Ce ne fut qu’après que le VIIIe concile général, quatrième de Constantinople (869), eut été reçu en France, c’est-à-dire à la fm du ixe ou au commencement du xe siècle, qu’on y reçut également la doctrine orthodoxe du culte des images. Le VIIIe concile en effet avait confirmé les décisions de Nicée, et on ne pouvait l’accepter sans accepter par là même les décisions qu’il avait approuvées.

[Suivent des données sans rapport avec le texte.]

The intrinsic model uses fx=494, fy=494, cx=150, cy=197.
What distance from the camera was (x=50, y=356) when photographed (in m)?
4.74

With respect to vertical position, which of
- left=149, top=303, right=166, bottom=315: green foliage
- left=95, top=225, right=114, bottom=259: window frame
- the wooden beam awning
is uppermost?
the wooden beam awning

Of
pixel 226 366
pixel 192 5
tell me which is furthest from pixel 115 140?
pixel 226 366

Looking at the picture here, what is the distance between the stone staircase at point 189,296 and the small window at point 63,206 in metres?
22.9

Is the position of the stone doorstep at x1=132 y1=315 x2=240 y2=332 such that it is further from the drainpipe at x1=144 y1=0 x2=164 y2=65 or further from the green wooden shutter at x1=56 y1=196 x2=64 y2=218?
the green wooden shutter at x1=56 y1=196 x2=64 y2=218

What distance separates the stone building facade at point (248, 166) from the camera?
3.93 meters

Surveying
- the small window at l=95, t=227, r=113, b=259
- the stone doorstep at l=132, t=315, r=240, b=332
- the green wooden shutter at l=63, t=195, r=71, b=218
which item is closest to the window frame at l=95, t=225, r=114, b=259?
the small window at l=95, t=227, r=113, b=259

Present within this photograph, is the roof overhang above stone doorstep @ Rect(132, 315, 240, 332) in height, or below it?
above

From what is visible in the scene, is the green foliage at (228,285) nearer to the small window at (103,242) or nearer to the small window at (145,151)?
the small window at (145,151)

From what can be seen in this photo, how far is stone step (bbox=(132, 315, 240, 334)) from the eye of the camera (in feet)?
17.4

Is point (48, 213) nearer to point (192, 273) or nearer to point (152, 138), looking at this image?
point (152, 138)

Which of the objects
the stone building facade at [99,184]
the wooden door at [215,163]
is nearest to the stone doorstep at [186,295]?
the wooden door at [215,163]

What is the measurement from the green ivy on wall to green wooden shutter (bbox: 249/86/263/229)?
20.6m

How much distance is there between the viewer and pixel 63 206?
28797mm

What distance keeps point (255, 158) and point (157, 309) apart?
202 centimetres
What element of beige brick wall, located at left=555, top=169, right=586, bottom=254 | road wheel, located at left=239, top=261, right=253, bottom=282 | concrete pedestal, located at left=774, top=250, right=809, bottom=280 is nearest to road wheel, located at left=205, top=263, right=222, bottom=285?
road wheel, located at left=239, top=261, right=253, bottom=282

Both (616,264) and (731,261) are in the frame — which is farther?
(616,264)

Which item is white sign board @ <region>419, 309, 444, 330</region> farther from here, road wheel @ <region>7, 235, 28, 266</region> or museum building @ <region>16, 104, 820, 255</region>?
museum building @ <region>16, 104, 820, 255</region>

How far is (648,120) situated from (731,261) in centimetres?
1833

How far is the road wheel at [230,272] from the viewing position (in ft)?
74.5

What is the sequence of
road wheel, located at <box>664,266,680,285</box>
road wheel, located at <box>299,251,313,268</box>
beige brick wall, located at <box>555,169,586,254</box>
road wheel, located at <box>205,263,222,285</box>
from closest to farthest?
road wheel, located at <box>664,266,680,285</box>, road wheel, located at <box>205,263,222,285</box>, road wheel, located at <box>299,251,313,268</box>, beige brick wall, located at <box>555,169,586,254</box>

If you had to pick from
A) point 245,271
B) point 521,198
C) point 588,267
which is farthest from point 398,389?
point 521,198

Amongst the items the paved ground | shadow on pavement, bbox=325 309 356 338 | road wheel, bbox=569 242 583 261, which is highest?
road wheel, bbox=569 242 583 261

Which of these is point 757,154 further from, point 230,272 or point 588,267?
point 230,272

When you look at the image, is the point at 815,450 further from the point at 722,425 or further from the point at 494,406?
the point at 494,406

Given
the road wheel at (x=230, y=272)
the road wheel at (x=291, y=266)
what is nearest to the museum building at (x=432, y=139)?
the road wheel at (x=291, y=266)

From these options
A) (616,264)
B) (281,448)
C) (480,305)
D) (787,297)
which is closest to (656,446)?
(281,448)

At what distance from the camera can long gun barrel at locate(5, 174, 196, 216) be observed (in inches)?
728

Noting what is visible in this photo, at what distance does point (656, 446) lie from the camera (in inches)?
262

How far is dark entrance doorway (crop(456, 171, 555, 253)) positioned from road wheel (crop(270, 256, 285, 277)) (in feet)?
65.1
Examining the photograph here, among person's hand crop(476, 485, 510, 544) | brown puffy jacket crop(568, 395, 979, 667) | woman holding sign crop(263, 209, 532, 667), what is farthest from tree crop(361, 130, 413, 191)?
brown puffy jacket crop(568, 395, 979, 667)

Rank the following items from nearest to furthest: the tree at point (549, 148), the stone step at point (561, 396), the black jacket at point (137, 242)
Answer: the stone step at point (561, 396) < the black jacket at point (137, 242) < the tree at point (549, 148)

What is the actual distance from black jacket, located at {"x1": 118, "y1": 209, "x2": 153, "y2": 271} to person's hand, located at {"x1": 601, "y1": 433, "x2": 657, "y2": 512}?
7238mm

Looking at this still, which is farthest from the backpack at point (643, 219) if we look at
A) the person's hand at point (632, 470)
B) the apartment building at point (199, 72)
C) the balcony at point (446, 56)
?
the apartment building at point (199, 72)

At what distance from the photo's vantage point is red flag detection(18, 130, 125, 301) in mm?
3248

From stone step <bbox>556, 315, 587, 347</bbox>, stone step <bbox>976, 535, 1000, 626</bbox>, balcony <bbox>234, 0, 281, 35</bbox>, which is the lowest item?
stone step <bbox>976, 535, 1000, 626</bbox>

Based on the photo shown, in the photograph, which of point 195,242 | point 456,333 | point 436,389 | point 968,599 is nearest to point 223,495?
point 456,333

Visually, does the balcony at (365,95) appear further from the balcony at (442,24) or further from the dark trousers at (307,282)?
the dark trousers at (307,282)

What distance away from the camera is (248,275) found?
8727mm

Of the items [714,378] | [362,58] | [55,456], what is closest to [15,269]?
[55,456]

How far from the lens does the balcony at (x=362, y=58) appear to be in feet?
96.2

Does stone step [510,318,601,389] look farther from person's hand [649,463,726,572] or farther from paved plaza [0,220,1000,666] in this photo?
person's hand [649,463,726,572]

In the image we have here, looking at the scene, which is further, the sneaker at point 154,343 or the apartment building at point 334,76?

Ainsi se termina cette longue controverse, dans laquelle le génie propre de chaque nation tint une si large place. Le culte des images cadrait admirablement avec le tempérament religieux des Grecs, et l’Église grecque en est restée la terre classique. En Occident, Rome et l’Italie, la patrie des arts, furent les premières à le défendre, bien qu’on n’y ait jamais accepté certaines conceptions des byzantins, qui faisaient des images de vrais sacramentaux, et les identifiaient par trop, au point de vue de l’action et de la vertu, avec les originaux qu’elles représentent. La France et l’Allemagne, longtemps rebelles, cédant à la logique et aussi, on peut le croire, à l’influence romaine, ont fini par y venir, mais en y gardant toujours plus de réserve et de sobriété.
[Ne traitant ici que de l’histoire des dogmes, je n’ai rien dit de l’influence de la controverse iconoclaste sur les arts et sur les conditions de la domination byzantine en Italie. On peut lire, sur ces deux objets, quelques pages intéressantes dans l’opuscule de L. Bréhier, La querelle des images, chap. V-VII.]